Confira nossa: Politica de Moderação de Comentários
  1. "Já que seria demasiado longo enumerar os sucessores dos Apóstolos em todas as comunidades, nos ocuparemos somente com uma destas: a maior e a mais antiga, conhecida por todos, fundada e constituída pelos dois gloriosíssimos apóstolos Pedro e Paulo. Mostraremos que a tradição apostólica que ela guarda e a fé que ela comunicou aos homens chegaram até nós através da sucessão regular dos bispos, confundindo assim todos aqueles que querem procurar a verdade onde ela não pode ser encontrada.
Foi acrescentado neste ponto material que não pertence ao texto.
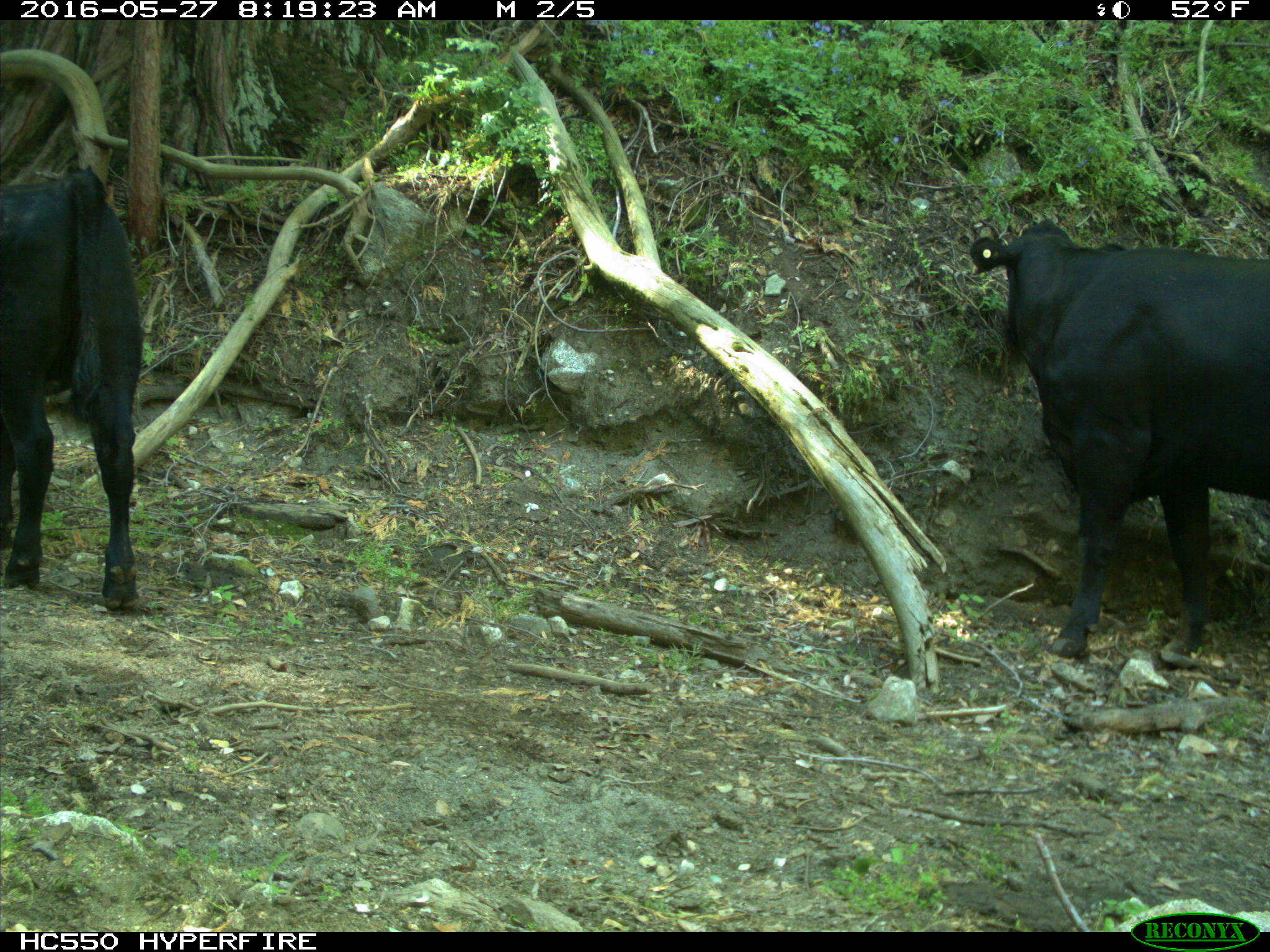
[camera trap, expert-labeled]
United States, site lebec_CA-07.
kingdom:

Com esta comunidade, de fato, dada a sua autoridade superior, é necessário que esteja de acordo toda comunidade, isto é, os fiéis do mundo inteiro; nela sempre foi conservada a tradição dos apóstolos. [...] [Pedro e Paulo] confiaram a Lino o ministério do episcopado. [...] A Lino sucedeu Anacleto. A seguir, Clemente; Clemente vira os apóstolos, conversara com eles e ainda tinha ouvido sua pregação. [...] A Clemente sucedeu Evaristo, e a Evaristo, [sucedeu] Alexandre. Depois, em sexto lugar após os…
    1. Irineu cometeu erros aí. Errou o dizer que a Igreja em Roma é a mais antiga.

      1- A Sé de Antioquia e de Jerusalém detém essa proeminência e não Roma.
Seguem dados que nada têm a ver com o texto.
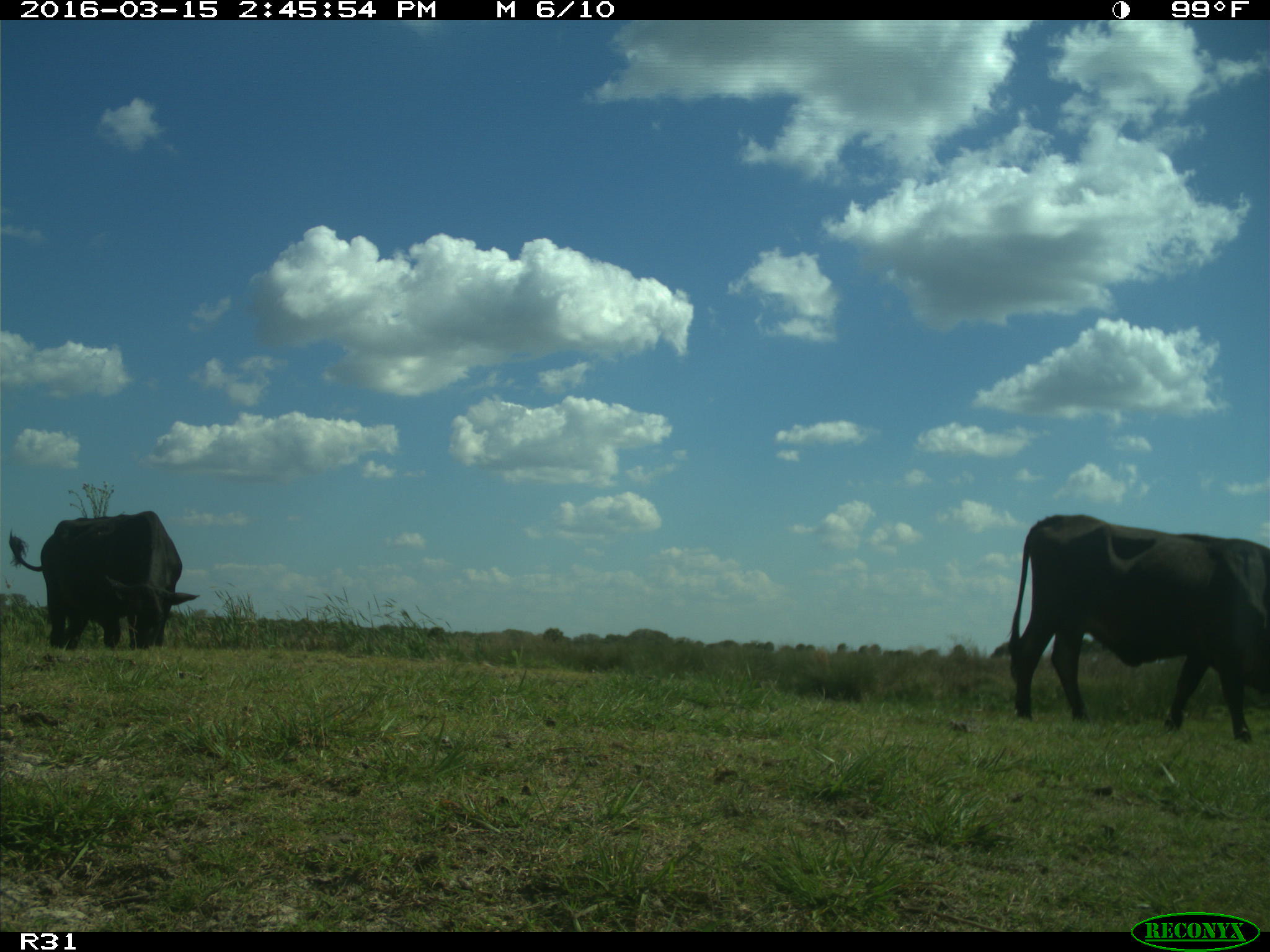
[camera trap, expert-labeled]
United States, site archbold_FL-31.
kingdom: Animalia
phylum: Chordata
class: Mammalia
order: Artiodactyla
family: Bovidae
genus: Bos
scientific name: Bos taurus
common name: domestic cow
Bos taurus (domestic cow).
      2- A sé de Antioquia foi fundada por Pedro e não Roma, posto que antes de Pedro, Paulo escreve carta a no minimo 6 igrejas em Roma antes mesmo de Pedro ir lá.
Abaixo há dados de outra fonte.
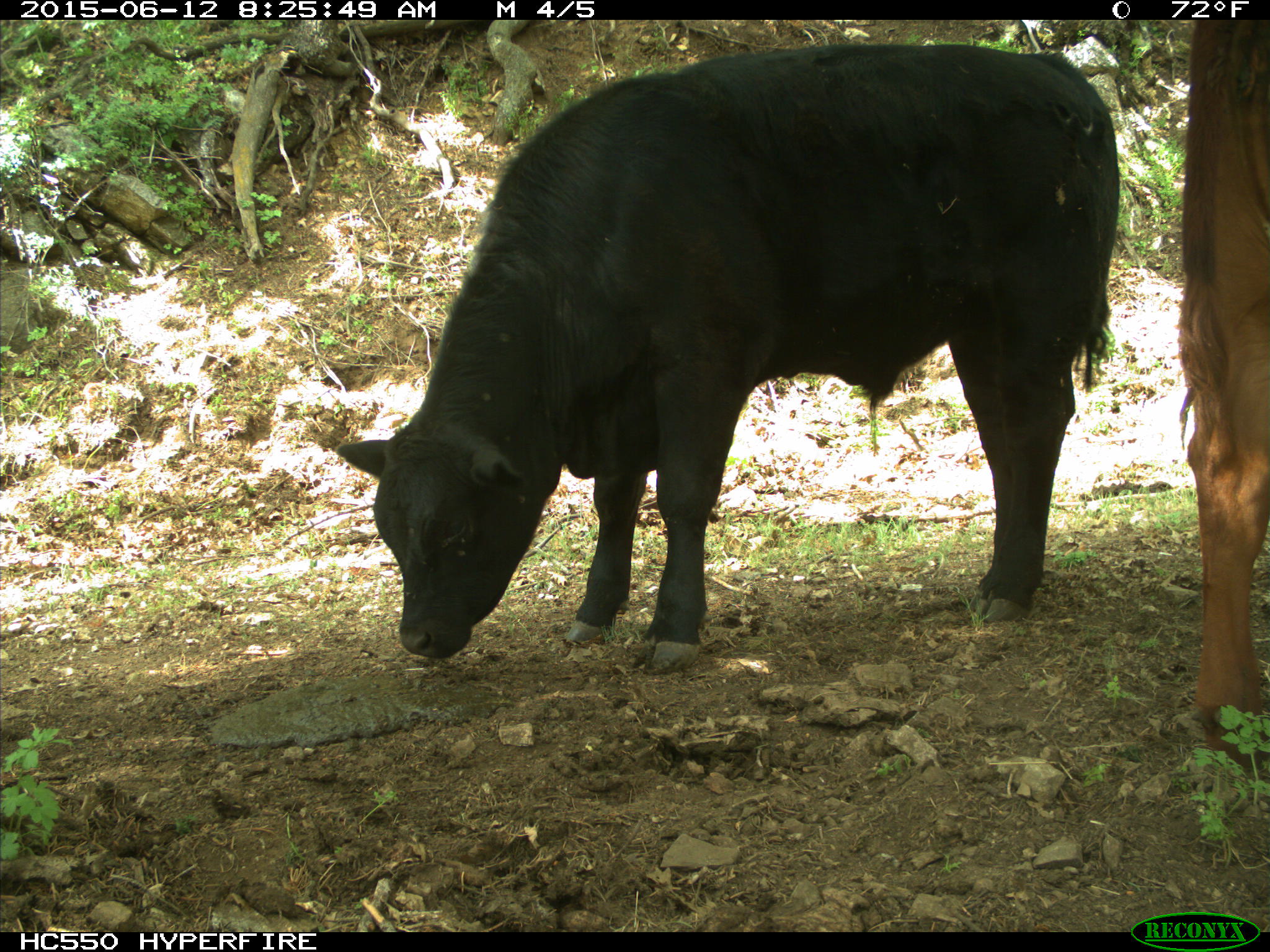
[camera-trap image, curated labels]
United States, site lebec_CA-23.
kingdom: Animalia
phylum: Chordata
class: Mammalia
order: Artiodactyla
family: Bovidae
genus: Bos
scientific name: Bos taurus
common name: domestic cow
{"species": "Bos taurus (domestic cow)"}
      3- A lista que dá Irineu é refutada por fontes católicas. Por exemplo, o "Dicionário Patrístico e de Antigüidades Cristãs", edição conjunta da Vozes e da Paulus, 2002, pág. 1.076, em verbete da lavra de Basilio Studer, do Pontifício Ateneu Santo Anselmo, de Roma, assim inicia sua referência ao papado:

      I. A comunidade cristã de Roma nos primeiros três séculos. Sobre o período que precede a época constantiniana, são pouco numerosas as informações exatas sobre os bispos de Roma. A documentação que foi recolhida sobretudo por Eusébio de Cesaréia, na Hist. Eccles., é bem escassa e pouco segura. Também os catálogos dos papas, compostos em vista de uma demonstração apologética da sucessão apostólica, são bastante problemáticos. O de Ireneu (Adv. Haer. III, 3,3) merece algum crédito pelos nomes que são repetidos por tradições confiáveis. A lista, porém, não nos permite estabelecer o momento em que a direção colegial da comunidade romana passou para o episcopado monárquico. Ainda mais incerta é a cronologia que Eusébio (+ 339) e, depois dele, o chamado catalogus liberianus (336 ou 354) tentaram fixar, sincronizando cada pontificado com os dados dos governos imperiais. Apesar do caráter fragmentário das informações historicamente comprovadas, pode-se aceitar que quase desde o início o cristianismo se difundiu rapidamente até a capital do império (cf. At. 2,10). A notícia histórica mais antiga sobre a presença cristã em Roma encontra-se na Vida de Cláudio (41-54), escrita por Suetônio no séc. II (Mirbt n. 3; cf. At 18,2). Contudo, não se pode considerar a comunidade romana como fundação nem de Pedro nem de Paulo, como o quer a tradição referida pela primeira vez por Ireneu (Adv. haer. III, 1,1; III, 2,3). Foi antes fundada por judeu-cristãos desconhecidos.

      portanto, o amigo tem mais alguma coisa para refutarmos?